Mohamed was later arrested for aggravated trespass, but was released on bail shortly after the incident.

He is preparing to make a complaint to the London Metropolitan Police with the help of law firms Bindmans and fellow activists, and ask them to investigate the alleged assault.

In a statement on Wednesday, the Bahraini embassy praised its staff for responding to the incident with "professionalism and courage", accusing Mohamed of "unlawfully trespassing".

"An objective view of this incident would determine that peaceful and lawful protest does not take place on the roof of a diplomatic premises at 10:30pm," it said.

The embassy refuted allegations that embassy staff were "trying to kill" Mohamed, calling the claims "completely unfounded and ridiculous".

But Mohamed told The Guardian that, in a second phase of the struggle, embassy staff had held him down and attempted to suffocate him with a wet t-shirt.

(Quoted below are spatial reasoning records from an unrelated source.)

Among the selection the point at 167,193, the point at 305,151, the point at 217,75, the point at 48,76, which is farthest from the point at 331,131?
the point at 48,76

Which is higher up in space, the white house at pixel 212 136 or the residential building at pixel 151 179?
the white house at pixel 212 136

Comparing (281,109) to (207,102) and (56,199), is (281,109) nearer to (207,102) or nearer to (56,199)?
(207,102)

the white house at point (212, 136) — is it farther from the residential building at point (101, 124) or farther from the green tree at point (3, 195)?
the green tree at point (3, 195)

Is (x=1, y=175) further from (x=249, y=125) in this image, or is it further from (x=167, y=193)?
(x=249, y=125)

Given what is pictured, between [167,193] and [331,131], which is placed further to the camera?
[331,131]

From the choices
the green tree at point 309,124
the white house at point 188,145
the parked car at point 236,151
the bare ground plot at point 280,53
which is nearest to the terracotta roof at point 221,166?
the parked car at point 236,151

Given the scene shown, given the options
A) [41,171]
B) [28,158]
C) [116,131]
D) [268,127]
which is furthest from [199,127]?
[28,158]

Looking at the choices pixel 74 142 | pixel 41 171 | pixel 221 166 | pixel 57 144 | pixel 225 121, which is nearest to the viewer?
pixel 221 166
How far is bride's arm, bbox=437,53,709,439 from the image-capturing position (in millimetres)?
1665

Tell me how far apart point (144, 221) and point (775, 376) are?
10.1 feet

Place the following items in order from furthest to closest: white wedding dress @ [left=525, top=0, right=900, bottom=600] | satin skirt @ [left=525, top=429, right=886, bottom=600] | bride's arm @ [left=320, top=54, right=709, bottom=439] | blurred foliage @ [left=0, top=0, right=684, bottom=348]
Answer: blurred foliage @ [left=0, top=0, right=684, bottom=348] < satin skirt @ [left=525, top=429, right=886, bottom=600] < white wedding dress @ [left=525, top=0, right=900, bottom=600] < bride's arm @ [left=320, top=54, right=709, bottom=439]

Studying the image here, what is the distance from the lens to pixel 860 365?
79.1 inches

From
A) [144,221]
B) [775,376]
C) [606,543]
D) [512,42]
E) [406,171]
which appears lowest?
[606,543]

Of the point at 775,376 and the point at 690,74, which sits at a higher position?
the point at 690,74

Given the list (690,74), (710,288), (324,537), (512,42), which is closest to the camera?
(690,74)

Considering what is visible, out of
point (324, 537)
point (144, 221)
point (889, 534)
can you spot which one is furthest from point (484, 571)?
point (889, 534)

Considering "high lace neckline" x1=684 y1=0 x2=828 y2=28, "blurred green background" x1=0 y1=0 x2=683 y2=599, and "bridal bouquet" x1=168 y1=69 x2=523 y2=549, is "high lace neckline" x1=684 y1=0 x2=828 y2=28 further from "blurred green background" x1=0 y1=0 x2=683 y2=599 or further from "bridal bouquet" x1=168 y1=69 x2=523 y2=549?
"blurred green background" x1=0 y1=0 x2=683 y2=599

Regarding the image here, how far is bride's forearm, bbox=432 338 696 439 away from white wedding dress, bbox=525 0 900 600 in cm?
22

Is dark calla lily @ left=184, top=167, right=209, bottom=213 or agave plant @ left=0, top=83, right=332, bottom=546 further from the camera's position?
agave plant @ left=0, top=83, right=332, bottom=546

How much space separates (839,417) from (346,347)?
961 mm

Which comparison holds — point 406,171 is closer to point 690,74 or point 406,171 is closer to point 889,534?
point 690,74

"I couldn't breathe. I felt like I was being suffocated and I was going to die," he said.

When he managed to wriggle free of their grasp, the two embassy staffers then allegedly tried to tie his hands with a cable.

One of the men then threatened to "tie him and throw him like a sheep down the stairs", Mohamed claimed.

Footage filmed by other activists shows Mohamed limping as he left the embassy. A medical examination in a London clinic to days after the incident documented bruise marks on his forearms and left leg.

Mohamed has also called on Foreign Secretary Dominic Raab to expel Bahrain's ambassador from the UK.

"It is irrelevant whether this happened under his direction or this happened under his leadership. Otherwise Britain will be like a jungle, that people could do whatever they want," he said.

Mohamed left Bahrain and was given asylum in the UK in 2006 after being repeatedly detained and harassed by the Bahraini authorities for his activism.